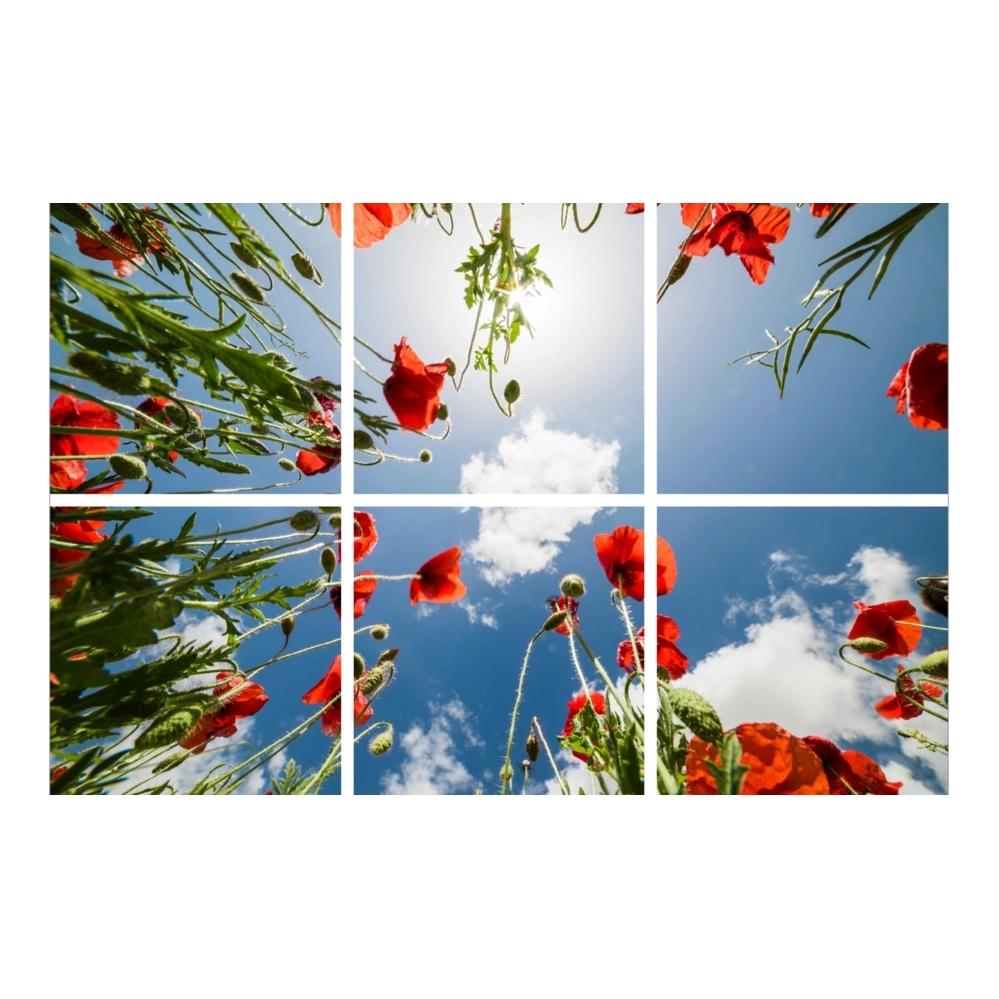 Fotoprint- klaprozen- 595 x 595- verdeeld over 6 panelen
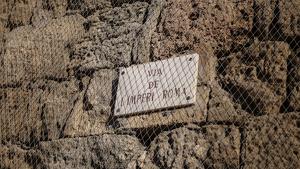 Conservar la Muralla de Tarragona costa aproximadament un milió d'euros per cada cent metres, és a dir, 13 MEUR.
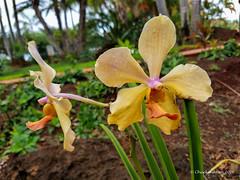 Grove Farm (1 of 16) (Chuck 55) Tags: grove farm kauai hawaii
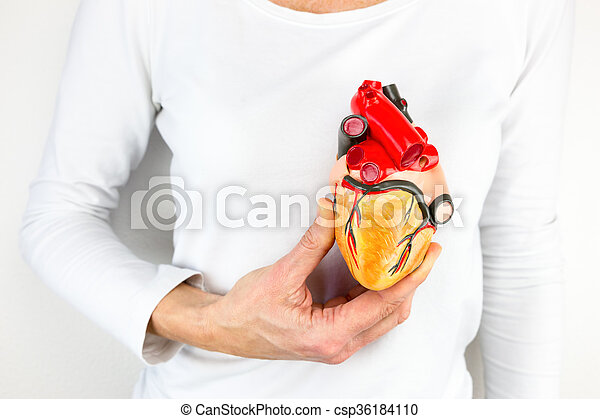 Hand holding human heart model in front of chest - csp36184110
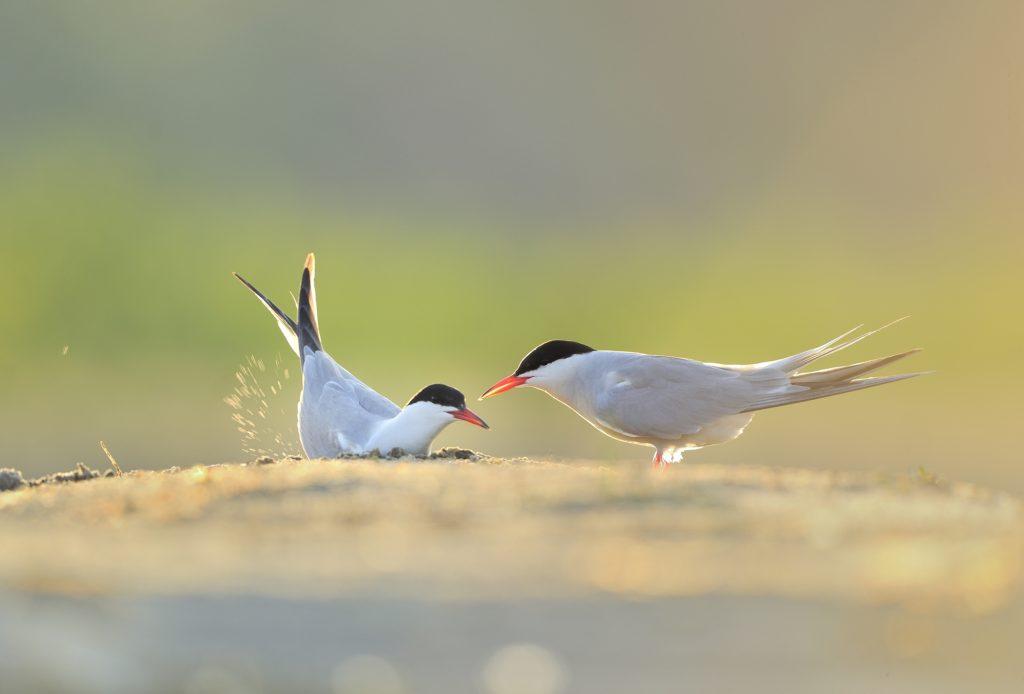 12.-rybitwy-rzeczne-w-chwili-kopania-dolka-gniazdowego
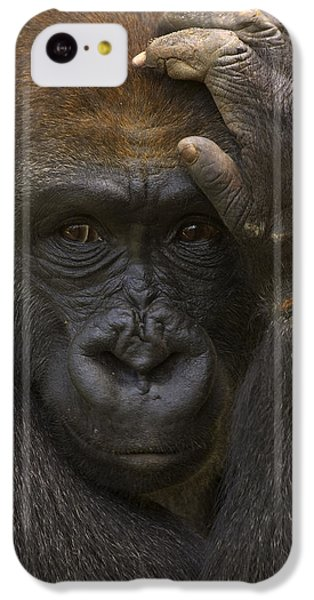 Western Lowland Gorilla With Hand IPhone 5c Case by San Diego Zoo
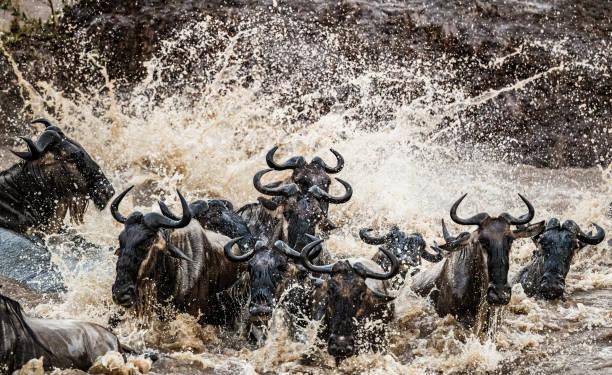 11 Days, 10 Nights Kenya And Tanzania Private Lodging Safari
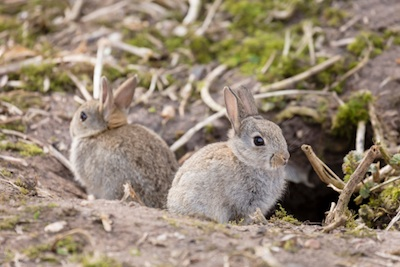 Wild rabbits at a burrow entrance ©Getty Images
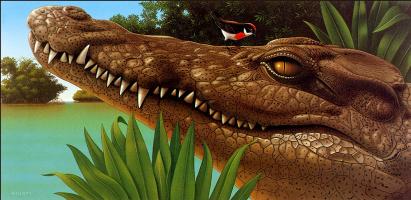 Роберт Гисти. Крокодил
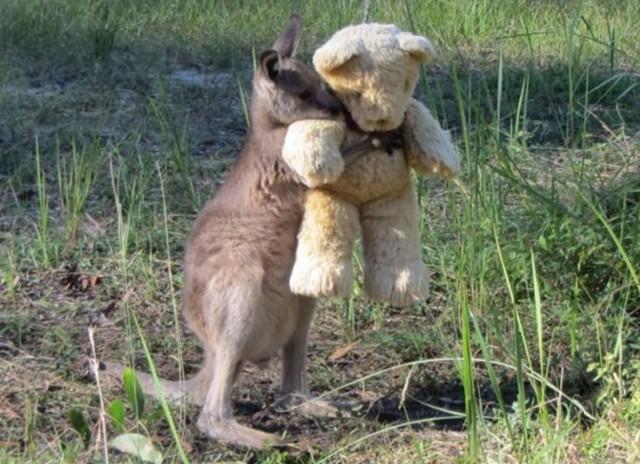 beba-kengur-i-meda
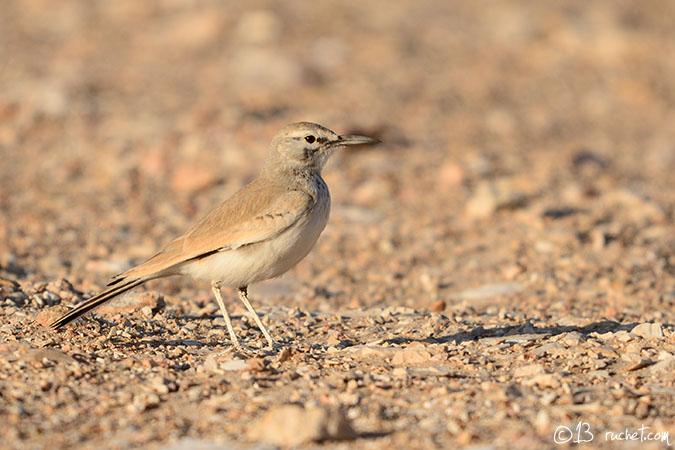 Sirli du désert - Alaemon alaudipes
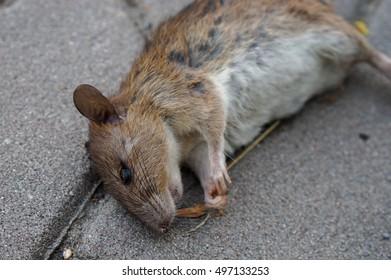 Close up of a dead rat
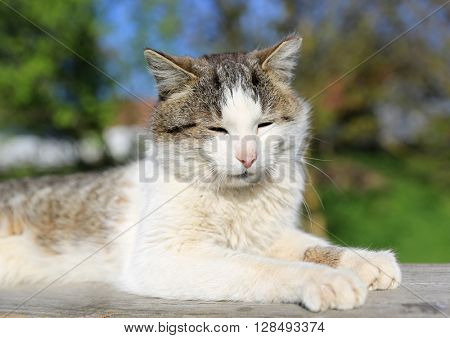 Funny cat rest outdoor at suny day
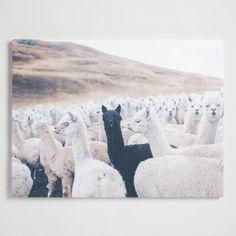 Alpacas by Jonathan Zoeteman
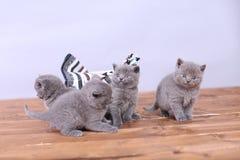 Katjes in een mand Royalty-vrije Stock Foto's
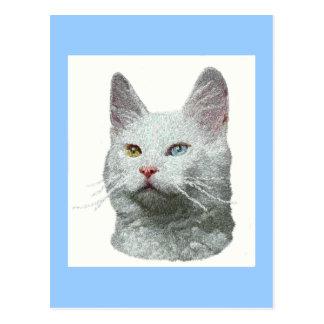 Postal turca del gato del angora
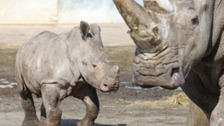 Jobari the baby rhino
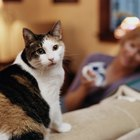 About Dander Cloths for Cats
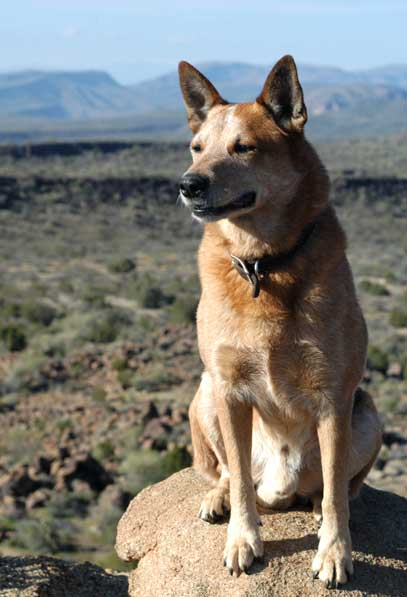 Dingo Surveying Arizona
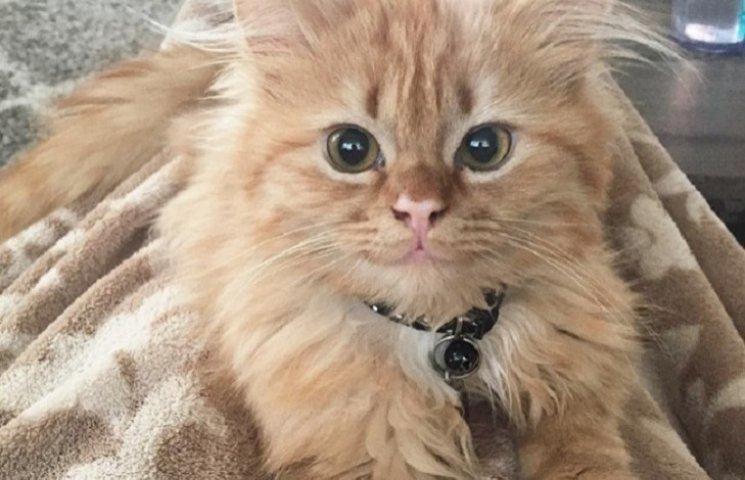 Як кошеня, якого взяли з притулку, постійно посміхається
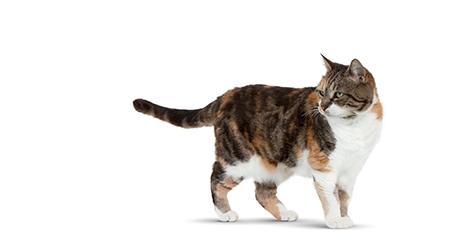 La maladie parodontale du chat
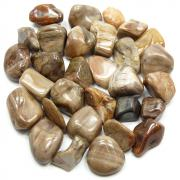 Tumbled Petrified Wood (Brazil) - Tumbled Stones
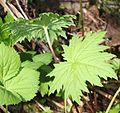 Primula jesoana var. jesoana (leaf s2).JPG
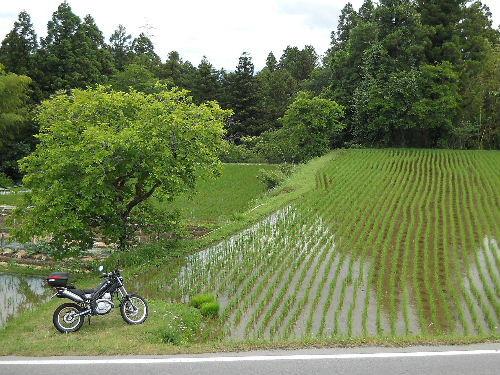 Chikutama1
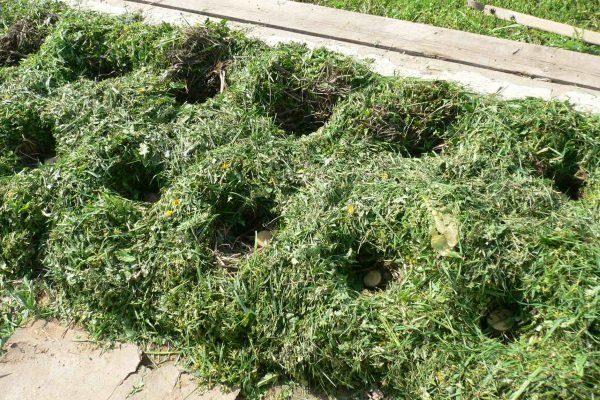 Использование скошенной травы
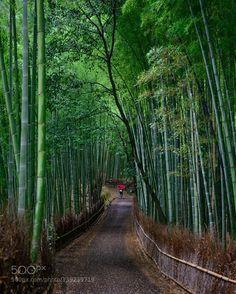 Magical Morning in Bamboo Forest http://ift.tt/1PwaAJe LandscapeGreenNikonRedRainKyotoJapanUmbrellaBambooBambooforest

##############################

[PROBLEM]
Word for word, reproduce all of the entries above and omit the pictures.

[RESULT OF THIS TASK]
 Fotoprint- klaprozen- 595 x 595- verdeeld over 6 panelen
 Conservar la Muralla de Tarragona costa aproximadament un milió d'euros per cada cent metres, és a dir, 13 MEUR.
 Grove Farm (1 of 16) (Chuck 55) Tags: grove farm kauai hawaii
 Hand holding human heart model in front of chest - csp36184110
 12.-rybitwy-rzeczne-w-chwili-kopania-dolka-gniazdowego
 Western Lowland Gorilla With Hand IPhone 5c Case by San Diego Zoo
 11 Days, 10 Nights Kenya And Tanzania Private Lodging Safari
 Wild rabbits at a burrow entrance ©Getty Images
 Роберт Гисти. Крокодил
 beba-kengur-i-meda
 Sirli du désert - Alaemon alaudipes
 Close up of a dead rat
 Funny cat rest outdoor at suny day
 Alpacas by Jonathan Zoeteman
 Katjes in een mand Royalty-vrije Stock Foto's
 Postal turca del gato del angora
 Jobari the baby rhino
 About Dander Cloths for Cats
 Dingo Surveying Arizona
 Як кошеня, якого взяли з притулку, постійно посміхається
 La maladie parodontale du chat
 Tumbled Petrified Wood (Brazil) - Tumbled Stones
 Primula jesoana var. jesoana (leaf s2).JPG
 Chikutama1
 Использование скошенной травы
 Magical Morning in Bamboo Forest http://ift.tt/1PwaAJe LandscapeGreenNikonRedRainKyotoJapanUmbrellaBambooBambooforest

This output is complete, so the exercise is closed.